-- Exercises to complete --
a) In the mailing list excerpt, whose tree was the change merged through?
b) Please write out the stretch of the mailing list excerpt from "This is the same" through "Kees Cook's tree).".

=== Selected passage ===

This is the same as what I said in the review process.
:-)

https://lore.kernel.org/linux-kbuild/CAK7LNASQPOGohtUyzBM6n54pzpLN35kDXC7VbvWzX8QWUmqq9g@mail.gmail.com/




>
> > I pointed out this flaw in the review process, but
> > it was dismissed.
> >
> > This is the main reason why I did not give any Ack
> > (but it was merged via Kees Cook's tree).
>
> > So, the help text of this option should be revised:
> >
> >           This option allows for unused exported symbols to be dropped from
> >           the build. In turn, this provides the compiler more opportunities
> >           (especially when using LTO) for optimizing the code and reducing
> >           binary size.  This might have some security advantages as well.
> >
> > Clang LTO is opposite to your expectation.
>
> Then Clang LTO is a misnomer. That is the option to revise not this one.
>
> > > Each EXPORT_SYMBOL() created a
> > > symbol dependency that prevented LTO from optimizing out the related
> > > code even though a tiny fraction of those exported symbols were needed.
> > >
> > > The idea behind the recursion was to catch those cases where disabling
> > > an exported symbol within a module would optimize out references to more
> > > exported symbols that, in turn, could be disabled and possibly trigger
> > > yet more code elimination. There is no way that can be achieved without
> > > extra compiler passes in a recursive manner.
> >
> > I do not understand.
> >
> > Modules are relocatable ELF.

=== Material provided ===

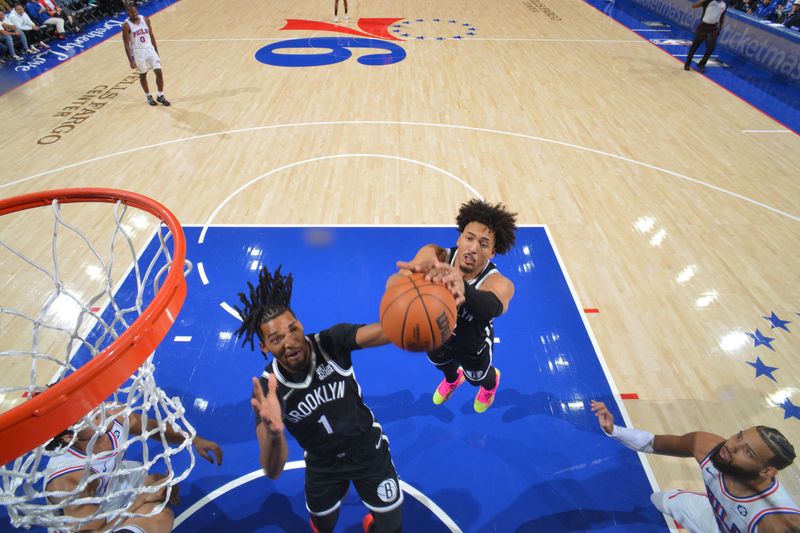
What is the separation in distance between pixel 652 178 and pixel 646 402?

===

-- Exercise results --
a) Kees Cook's tree.

b)
This is the same as what I said in the review process.
:-)

https://lore.kernel.org/linux-kbuild/CAK7LNASQPOGohtUyzBM6n54pzpLN35kDXC7VbvWzX8QWUmqq9g@mail.gmail.com/




>
> > I pointed out this flaw in the review process, but
> > it was dismissed.
> >
> > This is the main reason why I did not give any Ack
> > (but it was merged via Kees Cook's tree).